CEO, Joseph Enterprises | Popularized the Chia Pet | Class of 1955

After 63 years, the alum who gave us the Chia Pet — and that catchy commercial jingle (Ch-Ch-Ch-Chia) — finally got to walk across the stage and receive his diploma.

Back in 1955, just weeks before Joe Pedott and his friends were to participate in their own commencement ceremony at the UI, he learned he was actually three hours short of a degree.

So it was off to summer school, not the commencement stage that year. And while he did graduate that summer, he never got to attend the ceremony.

“It was very disappointing when I found out that my advisor gave me the wrong schedule,” Pedott says. “I found out I needed three more hours. I was taking 12 hours at the time, and even taking a class without course credit. I was so disappointed.”

His journey through the UI was unique. Pedott started classes when the Chicago campus was based out of the Navy Pier, where students could go into a two-year undergraduate program. Pedott spent his freshman year there before transferring to the Urbana-Champaign campus.

During his junior year, he opened his own advertising agency — in part because of the advice an ad man working with NBC gave Pedott and friend Darrel Peters: All you need to start an agency is a business card.

“We took him seriously,” Pedott says.

And that’s how Pedott & Peters began, with the two writing and producing their own commercials. Struggling to pay his $64-a-semester tuition by working odd jobs when he started, Pedott and Peters were each making about $10,000 annually by the end of his junior year.

Five days out of the week, they’d attend class. Then, every Friday, they’d hit the road to Chicago, working for their clients through the weekend before heading back to Champaign at 5 a.m. every Monday.

Then Pedott got an unusual proposition from one of his professors, Charles Sandage, who would go on to found the UI’s advertising department.

“He knew what I was doing, and he asked if I could teach an Advertising 101 course,” Pedott says. “This was the same professor who once gave me a C on a test because he expected more out of me.”
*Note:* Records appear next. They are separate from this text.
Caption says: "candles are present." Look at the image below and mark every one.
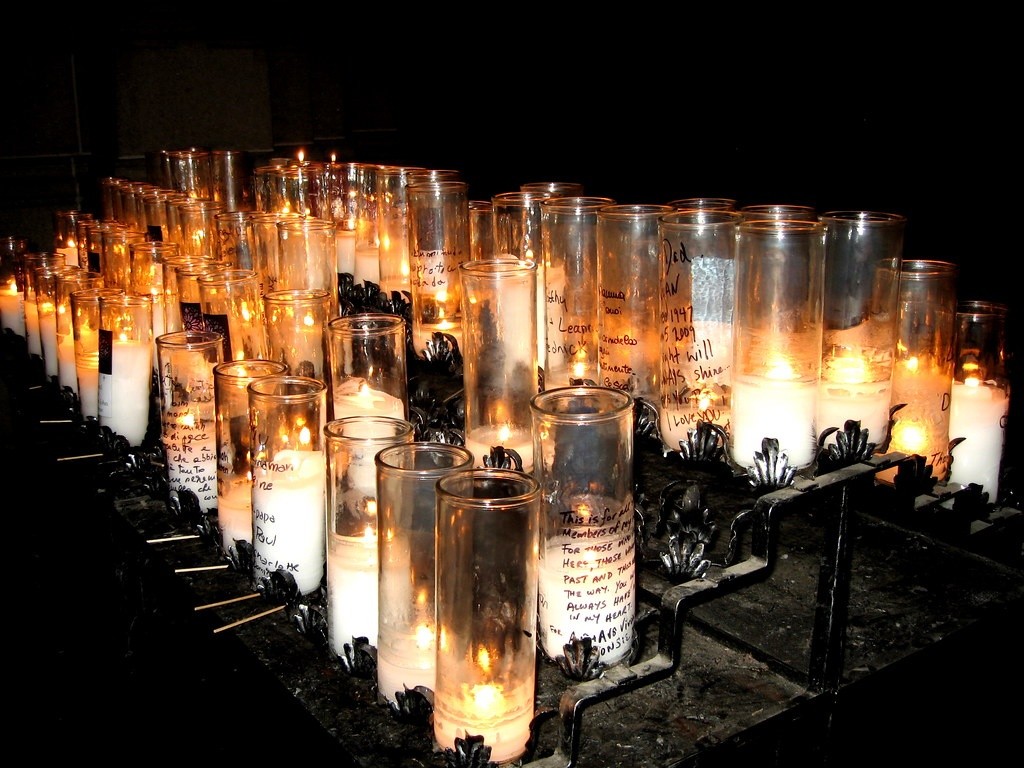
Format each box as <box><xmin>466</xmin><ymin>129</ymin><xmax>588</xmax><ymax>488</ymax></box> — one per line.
<box><xmin>0</xmin><ymin>148</ymin><xmax>1014</xmax><ymax>768</ymax></box>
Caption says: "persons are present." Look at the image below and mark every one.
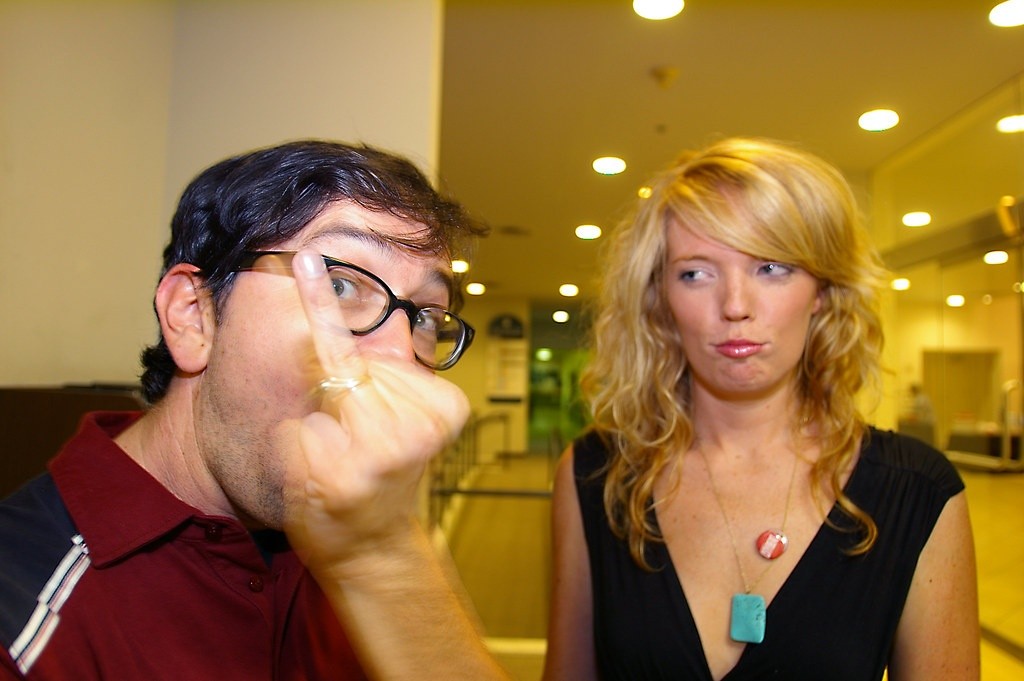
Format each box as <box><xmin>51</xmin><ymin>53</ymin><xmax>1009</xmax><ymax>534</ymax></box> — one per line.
<box><xmin>542</xmin><ymin>136</ymin><xmax>981</xmax><ymax>681</ymax></box>
<box><xmin>0</xmin><ymin>138</ymin><xmax>511</xmax><ymax>681</ymax></box>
After finishing college, Pedott dove straight into the advertising world, opening the San Francisco-based Joseph Enterprises Inc. in 1966. Eleven years later, he was back in Chicago at a housewares show when he learned about Chia Pets.
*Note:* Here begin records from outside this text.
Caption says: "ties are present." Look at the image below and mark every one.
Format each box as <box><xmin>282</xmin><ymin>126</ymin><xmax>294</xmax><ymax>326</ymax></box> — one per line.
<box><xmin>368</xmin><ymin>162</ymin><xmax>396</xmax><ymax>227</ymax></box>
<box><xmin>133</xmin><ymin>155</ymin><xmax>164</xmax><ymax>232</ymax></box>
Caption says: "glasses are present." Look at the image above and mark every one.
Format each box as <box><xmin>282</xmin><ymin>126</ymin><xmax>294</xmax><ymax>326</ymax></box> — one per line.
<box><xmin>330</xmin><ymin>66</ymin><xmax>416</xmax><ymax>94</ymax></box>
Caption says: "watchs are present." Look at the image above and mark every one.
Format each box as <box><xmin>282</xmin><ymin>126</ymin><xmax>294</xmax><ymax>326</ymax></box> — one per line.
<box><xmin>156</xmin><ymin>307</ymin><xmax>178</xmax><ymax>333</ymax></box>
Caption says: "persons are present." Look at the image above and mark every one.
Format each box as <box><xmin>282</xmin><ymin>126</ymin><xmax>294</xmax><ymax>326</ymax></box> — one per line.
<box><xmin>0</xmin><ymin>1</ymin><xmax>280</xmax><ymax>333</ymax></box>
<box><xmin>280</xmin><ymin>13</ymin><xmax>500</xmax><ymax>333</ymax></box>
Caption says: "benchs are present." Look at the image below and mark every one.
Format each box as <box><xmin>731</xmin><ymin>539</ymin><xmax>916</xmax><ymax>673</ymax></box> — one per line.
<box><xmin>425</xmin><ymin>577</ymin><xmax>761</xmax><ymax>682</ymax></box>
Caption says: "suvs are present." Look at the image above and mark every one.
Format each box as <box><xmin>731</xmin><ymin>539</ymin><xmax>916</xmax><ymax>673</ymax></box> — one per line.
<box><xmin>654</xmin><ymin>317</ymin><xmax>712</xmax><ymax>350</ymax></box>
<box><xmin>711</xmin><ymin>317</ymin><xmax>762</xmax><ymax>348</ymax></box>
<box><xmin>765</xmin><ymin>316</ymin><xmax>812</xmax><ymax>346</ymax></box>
“I talked to the head buyer there in about February and asked what had sold best on Christmas,” he says. “And the guy that was running it was a Chicagoan. So I approached on behalf of the agency, and he told me he was losing $1 on every sale.”

A year later, Pedott bought Chia Pets at an offer that was twice the amount of a competitor. He changed everything except the name — the packaging, the seeds, the look and, of course, that famous catchphrase.

Now, Pedott has dedicated his life himself to giving back. He notes noted that when he attended the UI, tuition was $64 a semester. It was a scholarship and guidance that got him through college, but he said it’s much more difficult for a person as poor as he was to go to college today.

So he started Illinois Promise, a scholarship awarded to newly admitted students at the UI who have the most need for financial aid. It’s designed to cover tuition, fees, room and board, and books and supplies.

The funds come from a combination of grants, Pedott’s and others’ donations and some student loans. There are over 1,100 I-Promise students currently enrolled at the UI. He met with some of them when he returned in May 2018 to walk at the graduation ceremony he missed out on six decades earlier.

His advice for the Class of 2018? “Always believe in yourself. Take risks, there’s no bottom, just go for it. If you believe and work 25 hours a day, eight days a week, you can do anything.

“And never lie. Just tell the truth. Truth is a constant.”